* [Task objective]
In the listing below, every line with the word "background" needs to be copied.
*** Opening Records supplied ***
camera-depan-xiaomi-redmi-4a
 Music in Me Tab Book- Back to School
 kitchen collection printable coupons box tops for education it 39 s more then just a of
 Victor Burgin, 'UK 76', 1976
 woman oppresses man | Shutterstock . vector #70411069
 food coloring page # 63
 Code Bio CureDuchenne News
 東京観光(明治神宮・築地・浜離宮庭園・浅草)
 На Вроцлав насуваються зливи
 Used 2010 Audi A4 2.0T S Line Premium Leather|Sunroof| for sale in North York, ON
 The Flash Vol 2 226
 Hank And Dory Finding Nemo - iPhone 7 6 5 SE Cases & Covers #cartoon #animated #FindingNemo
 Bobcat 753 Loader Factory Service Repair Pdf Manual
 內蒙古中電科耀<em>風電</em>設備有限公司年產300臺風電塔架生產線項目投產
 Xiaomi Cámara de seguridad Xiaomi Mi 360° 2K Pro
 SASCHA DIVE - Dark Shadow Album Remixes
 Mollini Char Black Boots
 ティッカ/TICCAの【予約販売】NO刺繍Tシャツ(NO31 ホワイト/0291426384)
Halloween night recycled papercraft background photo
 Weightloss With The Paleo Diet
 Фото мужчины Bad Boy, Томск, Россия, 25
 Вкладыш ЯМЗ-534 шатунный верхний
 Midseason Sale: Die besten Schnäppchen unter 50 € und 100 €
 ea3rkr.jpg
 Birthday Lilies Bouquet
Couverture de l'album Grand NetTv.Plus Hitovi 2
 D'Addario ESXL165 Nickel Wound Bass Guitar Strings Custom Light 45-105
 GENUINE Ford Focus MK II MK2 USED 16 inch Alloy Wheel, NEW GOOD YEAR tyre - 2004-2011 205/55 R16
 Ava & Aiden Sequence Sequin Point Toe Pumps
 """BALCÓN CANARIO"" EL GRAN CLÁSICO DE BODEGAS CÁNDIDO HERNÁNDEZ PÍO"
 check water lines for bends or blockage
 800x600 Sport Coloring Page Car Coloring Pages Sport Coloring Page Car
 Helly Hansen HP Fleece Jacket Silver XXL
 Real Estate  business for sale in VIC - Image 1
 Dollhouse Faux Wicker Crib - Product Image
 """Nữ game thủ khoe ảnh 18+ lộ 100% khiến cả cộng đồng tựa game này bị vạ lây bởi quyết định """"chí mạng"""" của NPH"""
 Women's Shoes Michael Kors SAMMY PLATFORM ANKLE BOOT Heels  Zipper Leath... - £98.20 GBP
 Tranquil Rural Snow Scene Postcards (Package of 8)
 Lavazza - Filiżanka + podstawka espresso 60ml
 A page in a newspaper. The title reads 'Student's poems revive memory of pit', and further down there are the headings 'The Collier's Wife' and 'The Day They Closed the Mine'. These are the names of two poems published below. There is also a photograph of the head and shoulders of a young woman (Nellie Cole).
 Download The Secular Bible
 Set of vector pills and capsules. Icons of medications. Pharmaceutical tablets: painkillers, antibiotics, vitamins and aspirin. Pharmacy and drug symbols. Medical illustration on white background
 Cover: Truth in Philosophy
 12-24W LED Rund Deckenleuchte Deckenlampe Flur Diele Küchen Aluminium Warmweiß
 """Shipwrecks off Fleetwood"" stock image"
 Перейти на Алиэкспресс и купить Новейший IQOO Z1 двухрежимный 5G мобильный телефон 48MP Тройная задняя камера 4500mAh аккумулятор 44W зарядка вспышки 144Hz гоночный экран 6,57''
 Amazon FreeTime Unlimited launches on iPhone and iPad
*** Closing Records supplied ***
* [Output]
Halloween night recycled papercraft background photo
 Set of vector pills and capsules. Icons of medications. Pharmaceutical tablets: painkillers, antibiotics, vitamins and aspirin. Pharmacy and drug symbols. Medical illustration on white background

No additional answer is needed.